Jakarta, tvOnenews.com - Harga minyak dunia jatuh ke titik terendah dalam lebih dari empat tahun pada perdagangan Rabu pagi. Penyebab utamanya: perang dagang antara Amerika Serikat dan China yang makin panas.
Sentimen pasar semakin negatif karena Presiden AS Donald Trump resmi memberlakukan tarif 104% untuk impor dari China, ditambah keputusan OPEC+ menaikkan produksi minyak.
Melansir dari Reuters, minyak mentah Brent anjlok hingga ke bawah USD 61 per barel, memperpanjang penurunan selama lima sesi berturut-turut. Sejak 2 April, Brent telah kehilangan lebih dari 19% dari nilainya.
Tambahan tarif ini dikenakan setelah China dianggap gagal mencabut tarif balasan terhadap produk AS. China, sebagai importir minyak terbesar dunia, menolak tunduk dan menyatakan siap “berjuang sampai akhir.”
BBM di Indonesia Justru Naik, Publik Bertanya-tanya
Di tengah jatuhnya harga minyak dunia, masyarakat Indonesia justru menghadapi kenyataan pahit: harga bahan bakar minyak (BBM) terus naik. Sejumlah SPBU telah menaikkan harga BBM nonsubsidi seperti Pertamax, Pertamax Turbo, Dexlite, dan Pertamina Dex.
Kenaikan harga ini dinilai tidak selaras dengan tren global. Meski pemerintah dan pelaku industri berdalih bahwa penentuan harga BBM dipengaruhi oleh rata-rata harga minyak mentah dalam 2—3 bulan terakhir serta nilai tukar rupiah terhadap dolar AS, masyarakat tetap mempertanyakan keterlambatan penyesuaian.

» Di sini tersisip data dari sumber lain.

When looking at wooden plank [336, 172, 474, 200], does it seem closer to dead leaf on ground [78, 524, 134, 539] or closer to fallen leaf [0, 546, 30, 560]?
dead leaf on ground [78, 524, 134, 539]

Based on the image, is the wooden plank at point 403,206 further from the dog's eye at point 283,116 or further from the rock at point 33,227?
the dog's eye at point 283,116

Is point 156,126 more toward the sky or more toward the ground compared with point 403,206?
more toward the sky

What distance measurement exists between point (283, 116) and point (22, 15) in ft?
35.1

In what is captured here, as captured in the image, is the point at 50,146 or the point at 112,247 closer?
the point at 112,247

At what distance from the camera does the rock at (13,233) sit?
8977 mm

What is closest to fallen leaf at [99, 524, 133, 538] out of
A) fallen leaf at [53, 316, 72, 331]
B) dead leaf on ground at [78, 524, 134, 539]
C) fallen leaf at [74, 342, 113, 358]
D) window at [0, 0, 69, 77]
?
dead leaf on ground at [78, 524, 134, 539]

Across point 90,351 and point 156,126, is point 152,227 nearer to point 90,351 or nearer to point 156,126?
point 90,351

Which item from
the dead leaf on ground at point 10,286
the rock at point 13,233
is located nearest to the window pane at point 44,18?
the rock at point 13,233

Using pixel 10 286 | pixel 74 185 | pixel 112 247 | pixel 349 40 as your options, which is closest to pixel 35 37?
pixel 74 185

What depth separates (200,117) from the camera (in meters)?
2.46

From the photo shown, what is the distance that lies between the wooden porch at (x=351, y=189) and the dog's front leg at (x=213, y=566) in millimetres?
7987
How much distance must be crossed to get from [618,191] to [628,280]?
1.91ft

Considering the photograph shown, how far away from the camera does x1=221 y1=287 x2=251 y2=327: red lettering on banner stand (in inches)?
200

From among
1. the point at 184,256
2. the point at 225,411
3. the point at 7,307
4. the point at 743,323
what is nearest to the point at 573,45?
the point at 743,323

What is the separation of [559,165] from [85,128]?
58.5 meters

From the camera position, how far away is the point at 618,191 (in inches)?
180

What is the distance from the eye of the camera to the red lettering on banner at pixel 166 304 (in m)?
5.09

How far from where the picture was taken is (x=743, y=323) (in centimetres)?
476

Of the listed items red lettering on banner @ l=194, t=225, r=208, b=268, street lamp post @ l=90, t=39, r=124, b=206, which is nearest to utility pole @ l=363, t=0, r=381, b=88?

Bagi pengguna kendaraan pribadi dan pelaku usaha logistik, kenaikan harga BBM ini memberi beban tambahan. Apalagi dalam kondisi ekonomi yang belum sepenuhnya pulih, banyak warga harus mengencangkan ikat pinggang.
Kritik pun muncul dari berbagai pihak yang meminta transparansi dalam formula penetapan harga BBM. Mereka menilai, jika harga minyak dunia bisa turun drastis hingga 4% dalam semalam, seharusnya harga BBM di dalam negeri bisa lebih cepat disesuaikan ke bawah.
Permintaan Global Melemah, Pasokan Meningkat
Pasar minyak tertekan oleh kekhawatiran akan resesi global akibat tarif AS. Di saat yang sama, OPEC+ memutuskan menambah produksi 411.000 barel per hari mulai Mei. Ini berisiko menyebabkan kelebihan pasokan dan menekan harga lebih jauh.
Bank investasi Goldman Sachs memperkirakan harga Brent bisa turun ke USD 62 pada Desember 2025 dan ke USD 55 pada Desember 2026. Jenis minyak Rusia, ESPO Blend, bahkan sudah jatuh di bawah batas harga USD 60 per barel yang ditetapkan negara-negara Barat.